**EXERCISES TO COMPLETE**
1 – Answer these questions from the TCP offload article:
(a) Which two offloads does it call stateless?
(b) What command does it give for disabling the TCP Chimney Offload feature?
(c) If the slowdown happens only when backing up one remote server, where is TOE most likely enabled?
2 – Write the next part of the TCP offload article, picking up after its final sentence.

**EXTRACT**
Slow performance when backing up remote servers with the TCP Offload Engine (TOE) feature enabled on network cards and/or Windows 2003 SP2 Scalable Networking Pack (SNP) is enabled. Please note that most topics discussed in this article are applicable to later versions of Windows Operating System.


Windows 2003 Service Pack 2 introduced a new update called SNP (Scalable Networking Pack) . This utilizes a feature in newer network cards called TCP/IP Offload Engine (TOE ) or TCP Chimney.  Some servers that have this feature enabled experience throughput or connectivity issues when used in conjunction with certain NICs (Network Interface Cards) between the media server and remote machines.  
TCP Offload Engine is an emerging technology which is designed to offload TCP stack handling from the main system CPU to a processor built into NIC cards.  This technology is still relatively new, and when engaged, has been known to cause unstable connections.  This results in dropped sockets, dropped packets, packet reordering, packet retransmits and ultimately slow or failed backups.
There are two types of TCP offloads - stateful and stateless.
Stateful offload:
TCP Chimney is a stateful offload. TCP Chimney offload enables TCP/IP processing to be offloaded to network adapters that can handle the TCP/IP processing in hardware.
The Windows 2003 TCP Chimney setting and several Network Card (NIC) settings have been known to interfere with successful inter process communication and connectivity over TCP/IP networks.
Stateless offload:
RSS and NetDMA are stateless offloads. Where multiple CPUs reside in a single computer, the Windows networking stack limits "receive" protocol processing to a single CPU. RSS resolves this issue by enabling the packets that are received from a network adapter to be balanced across multiple CPUs.
The following has been observed in cases when this issue occurs:
  1.  Backup of Local Media Server to B2D (Backup to Disk) runs at a normal throughput rate.
  2.  Backup of Local Media Server to tape runs at a normal throughput rate.
  3.  Backup of Remote Server (One or All) to B2D runs at a normal throughput rate in most instances, but runs slower in some network configurations.
  4.  Backup of Remote server (One or All) to tape is consistently slow or loses connection all together during a backup or restore.
Note:  If this occurs only while backing up one remote server, TOE is most likely enabled on that Server's NIC.  If this is happening for all remote servers , then TOE Chimney is most likely enabled on the Media Server's NIC.  

To determine if the TOE Feature is possibly causing the performance issue, disable the feature per the following and run additional remote backups to test:
  1. Modify the network adapter (NIC) properties to disable Receive Side Scaling or the TOE Option.  Contact the Hardware Provider for specific instructions.
  2. Temporarily disable Windows 2003 SP2 Scalable Networking Pack TCP Chimney Offload feature by issuing the following command at a Windows command prompt (Start, Run, CMD). No reboot is required
Netsh int ip set chimney DISABLED
To check the current setting, observe this registry key:
Values: 1 (enabled) 0 (disabled)
Note:   This is a temporary work-around to disable the TOE Feature and will not persist after a reboot.  Also, if the command completes successfully but no improvement is seen in the performance, then it most likely is not being caused by the TOE Feature.

**DATA EXCERPT**
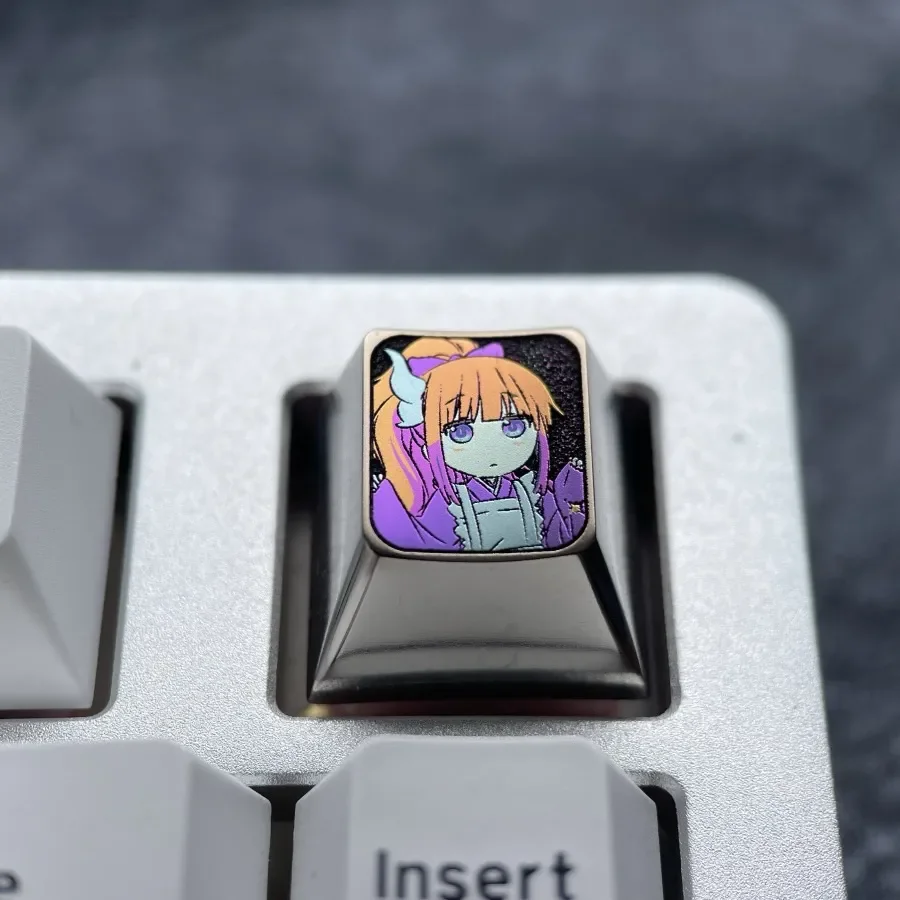Collectible vibrant titanium Kanna Kamui ESC keycap, brilliantly showcasing playful Dragon Maid anime art with a metallic purple gleam.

**OUTPUTS IN ORDER**
1 –
(a) RSS and NetDMA.
(b) Netsh int ip set chimney DISABLED
(c) On that server's NIC.

2 –
  1. Disable the Windows 2003 SP2 Scalable Networking Pack features (TCP Chimney Offload, Receive Side Scaling , Network Direct Memory Access) by applying the update per Microsoft KB 948496  
An update to turn off default SNP features is available for Windows Server 2003-based and Small Business Server 2003-based computers
For additional information on the TOE Feature, review the following:
How to enable or disable TCP Offload at the hardware/driver level:
In addition to what can be done through the Windows OS, individual network cards have attributes associated with their drivers which can toggle TCP offload settings from the main CPU to the processor on the NIC.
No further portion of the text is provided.